Human like Hands Arrived before Humans Says Latest Study

Humans emerged as the strongest species mostly because of two advantages they possess. We are equipped with an extremely improved complex brain and powerful hands. Our hands include a bone called styloid process which helps the middle finger to connect to the wrist bone; a process provides us with a stronger grip.

Hand and Forearm Australopithecus Sediba

But in a striking finding, scientists have collected enough evidence to show that human like hands arrived much before true humans.

In this new study, it was found even the most primitive ape members were capable of processing food. They could successfully perform some sophisticated tasks like making basic stone tools.

The finding of this study challenges out long time understanding of human history and evolution. The use of stone tools, previously thought to be a feature arrived with genus Homo is all likely to change with the recent results.

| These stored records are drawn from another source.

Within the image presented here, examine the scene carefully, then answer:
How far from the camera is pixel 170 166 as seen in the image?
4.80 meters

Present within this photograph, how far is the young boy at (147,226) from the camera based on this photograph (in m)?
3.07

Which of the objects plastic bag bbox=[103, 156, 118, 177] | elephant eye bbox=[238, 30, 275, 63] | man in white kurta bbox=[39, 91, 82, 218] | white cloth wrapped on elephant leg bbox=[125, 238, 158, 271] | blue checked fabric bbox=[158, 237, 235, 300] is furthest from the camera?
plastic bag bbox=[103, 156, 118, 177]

Matthew Skinner from the University of Kent and the Max Planck Institute for Evolutionary Anthropology who led the study, along with the team analyzed bones of the genus Australopithecus africanus; they were known to exist nearly about 5.3-2.6 million years ago.

It was found that the members of Australopithecus used to possess a mixture of features that matched both ape and human. Their bone structures helped them to walk upright but the presence of long arms suitably justified that these were mostly used for climbing trees.

The human like features of their hands, made Australopithecus to have better and stronger grips. Studies of history and evolution strongly suggest that precise and strong grip was all needed to make stone tools. And as Australopithecus indeed had that precision in their grip, there remain immense possibilities that they did make some of the tools to make life comfortable.

But those tools, if at all they exist are yet to be discovered. The first stone tools found in Ethiopia date back to 2.5 million years ago, a period not associated with Australopithecus. But some pieces of evidence are linked to 3.4 million years ago, when Australopithecus breathed on planet Earth, said Skinner.